Animal agriculture accounts for up to 20% of global greenhouse gases, the biggest emitter after fossil fuel energy use, and causes soil, water and air pollution.

It also accounts for 73% of all antimicrobial treatments sold, often given to healthy animals as a prevention, which is increasing the risk of bacterial resistance to human medicines.

Globally, meat consumption is projected to increase by 50% mid-century and supplying that demand is a major driver of deforestation in places like the Amazon, which could collapse if too much is cut down, scientists have warned.

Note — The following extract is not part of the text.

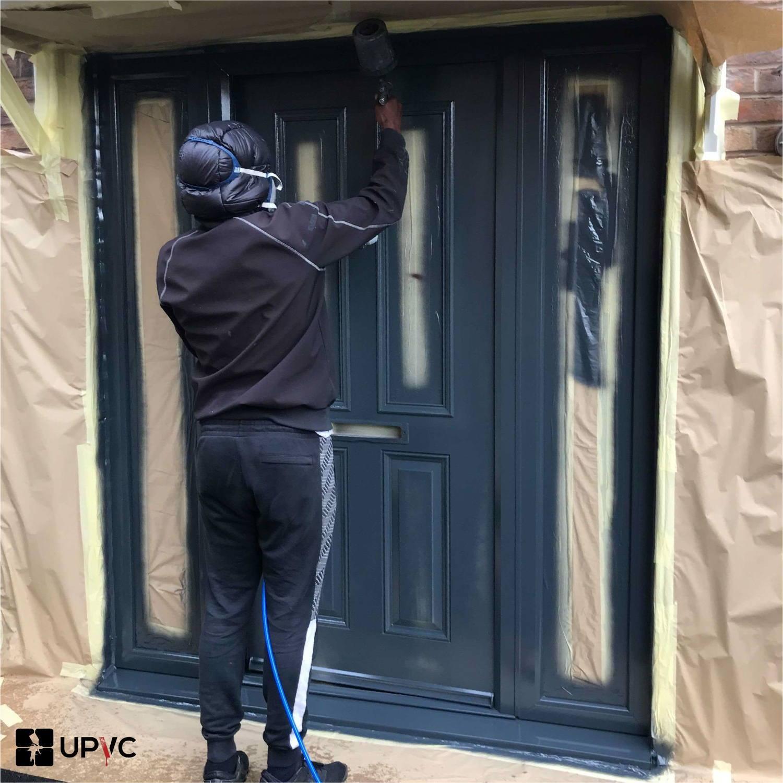 Upvc Spray Painters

Beef is a particularly high-emitting meat because cows produce methane, a greenhouse gas, and require large tracts of land for pasture, especially if they are organic.

While many people in developing countries rely on meat as an essential protein, those in richer countries eat too much, the UN said, which can lead to cardiovascular diseases, certain cancers, obesity, and diabetes.

In a report published by the UN Environment Programme (UNEP) during the Cop28 climate conference in Dubai, researchers said swapping meat for plant-based, cultivated or fermented alternative proteins could reduce all these risks while improving animal welfare and the health of our diets.

Inger Andersen, executive director of UNEP, said: “New food alternatives will offer a broader spectrum of consumer choices.

“Further, such alternatives can also lessen the pressures on agricultural lands and reduce emissions, thereby helping us address the triple planetary crisis – the crisis of climate change, the crisis of biodiversity and nature loss, the crisis of pollution and waste – as well as address the health and environmental consequences of the animal agriculture industry.

“More government support, as well as open and transparent research, can help unlock the potential of these new technologies for some countries.”

Governments can support the alternative meat sector with policies that encourage open-access research and by offering subsidies, tax rebates or direct investments and loan guarantees to the sector.

The UN said there needs to be more research into how such a switch would impact economically and nutritionally.

Plant-based alternatives tend to be highly processed with a lot of salt while cultivated, or “lab-grown” meat, requires a lot of energy which must be renewably-sourced if it is to avoid contributing further to climate change.

The UK Government has shied away from telling people to eat less meat, with farming minister Mark Spencer telling MPs that he would prefer to see genetically modified cows that produce less methane.

Analysis from Green Alliance found that the UK could be a global leader if given the right Government support and could be worth £6.8 billion a year with 25,000 jobs by 2035.